# Document excerpt
***

These proposed changes should significantly reduce clinician reporting burden, CMS reported. If passed, individual clinicians with patient panels with 40 percent or more of Medicare beneficiaries will see nearly 51 hours less of administrative work. For providers across the nation, this could result in 29,305 hours of time saved and approximately $2.6 million in reduced administrative costs in 2019.
Ideally, reduced administrative burden should allow providers to spend more time with their patients, driving patient satisfaction and better patient-provider relationships, according to CMS Administrator Seema Verma.
“Today’s proposals deliver on the pledge to put patients over paperwork by enabling doctors to spend more time with their patients,” Verma said in a statement.
“Physicians tell us they continue to struggle with excessive regulatory requirements and unnecessary paperwork that steal time from patient care,” she continued. “This Administration has listened and is taking action. The proposed changes to the Physician Fee Schedule and Quality Payment Program address those problems head-on, by streamlining documentation requirements to focus on patient care and by modernizing payment policies so seniors and others covered by Medicare can take advantage of the latest technologies to get the quality care they need.”
In addition to the proposed reporting requirement changes, CMS has also proposed changes to the Physician Fee Schedule that should enhance virtual health utilization.

***

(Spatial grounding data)
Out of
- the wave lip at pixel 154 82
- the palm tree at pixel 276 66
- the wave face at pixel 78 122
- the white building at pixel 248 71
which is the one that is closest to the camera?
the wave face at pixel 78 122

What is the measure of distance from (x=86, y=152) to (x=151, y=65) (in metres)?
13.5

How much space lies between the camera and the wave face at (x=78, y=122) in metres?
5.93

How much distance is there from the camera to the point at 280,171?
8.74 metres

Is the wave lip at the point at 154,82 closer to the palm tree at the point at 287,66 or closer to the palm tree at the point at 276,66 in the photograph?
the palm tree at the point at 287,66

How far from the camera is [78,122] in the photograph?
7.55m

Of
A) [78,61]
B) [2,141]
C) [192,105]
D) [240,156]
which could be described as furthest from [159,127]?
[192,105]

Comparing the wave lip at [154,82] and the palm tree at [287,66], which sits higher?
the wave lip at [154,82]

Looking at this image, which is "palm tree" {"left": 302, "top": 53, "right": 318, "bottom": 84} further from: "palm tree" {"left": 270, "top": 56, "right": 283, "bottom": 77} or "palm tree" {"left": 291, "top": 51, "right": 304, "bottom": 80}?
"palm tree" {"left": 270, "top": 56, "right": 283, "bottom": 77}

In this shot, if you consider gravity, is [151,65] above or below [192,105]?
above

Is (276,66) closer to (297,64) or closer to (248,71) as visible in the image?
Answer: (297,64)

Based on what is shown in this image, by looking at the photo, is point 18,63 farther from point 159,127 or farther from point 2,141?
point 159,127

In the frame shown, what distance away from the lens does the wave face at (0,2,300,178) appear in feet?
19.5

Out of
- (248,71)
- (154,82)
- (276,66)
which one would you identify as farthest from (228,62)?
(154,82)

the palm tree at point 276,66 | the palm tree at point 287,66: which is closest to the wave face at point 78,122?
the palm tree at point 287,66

***

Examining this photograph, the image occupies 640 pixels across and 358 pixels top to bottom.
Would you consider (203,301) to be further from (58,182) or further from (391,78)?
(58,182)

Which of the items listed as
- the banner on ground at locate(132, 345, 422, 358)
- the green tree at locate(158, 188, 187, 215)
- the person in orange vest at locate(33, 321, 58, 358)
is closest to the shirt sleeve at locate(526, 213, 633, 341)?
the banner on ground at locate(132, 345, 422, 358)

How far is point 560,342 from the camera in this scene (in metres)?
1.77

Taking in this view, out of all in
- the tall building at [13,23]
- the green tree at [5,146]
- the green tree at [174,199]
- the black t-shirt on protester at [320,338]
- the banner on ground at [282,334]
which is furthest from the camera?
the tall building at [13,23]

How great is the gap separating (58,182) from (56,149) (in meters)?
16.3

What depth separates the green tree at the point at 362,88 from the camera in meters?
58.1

***

# Activity 1
Answer these questions from the excerpt on CMS's proposed Medicare changes:
(a) How many fewer hours of administrative work would individual clinicians with 40 percent or more Medicare beneficiaries on their patient panels see?
(b) Who is the CMS Administrator?
(c) About how much in reduced administrative costs could result in 2019?
# Activity 2
Pick up the excerpt on CMS's proposed Medicare changes after its last sentence and continue it.

# Your response 1
(a) Nearly 51 hours.
(b) Seema Verma.
(c) Approximately $2.6 million.

# Your response 2
“CMS is committed to modernizing the Medicare program by leveraging technologies, such as audio/video applications or patient-facing health portals, that will help beneficiaries access high-quality services in a convenient manner,” said Administrator Verma.
Specifically, these changes would pay physicians for virtual check-ins with patients, pay clinicians for review of patient-submitted photos, and expand Medicare-covered telehealth use to include prolonged preventive services.
These changes come as a part of CMS efforts to improve healthcare quality while cutting healthcare costs, according to HHS Secretary Alex Azar.
“Today’s reforms proposed by CMS bring us one step closer to a modern healthcare system that delivers better care for Americans at a lower cost,” Azar said in a statement. “Such a system requires empowering American patients by giving them price and quality transparency and control over their own interoperable health records, goals supported by CMS’s proposals.”
In addition to putting patients in control of their own care, these changes should help patients build healthcare partnerships with providers who could no longer face reportedly burdensome reporting requirements, Azar said.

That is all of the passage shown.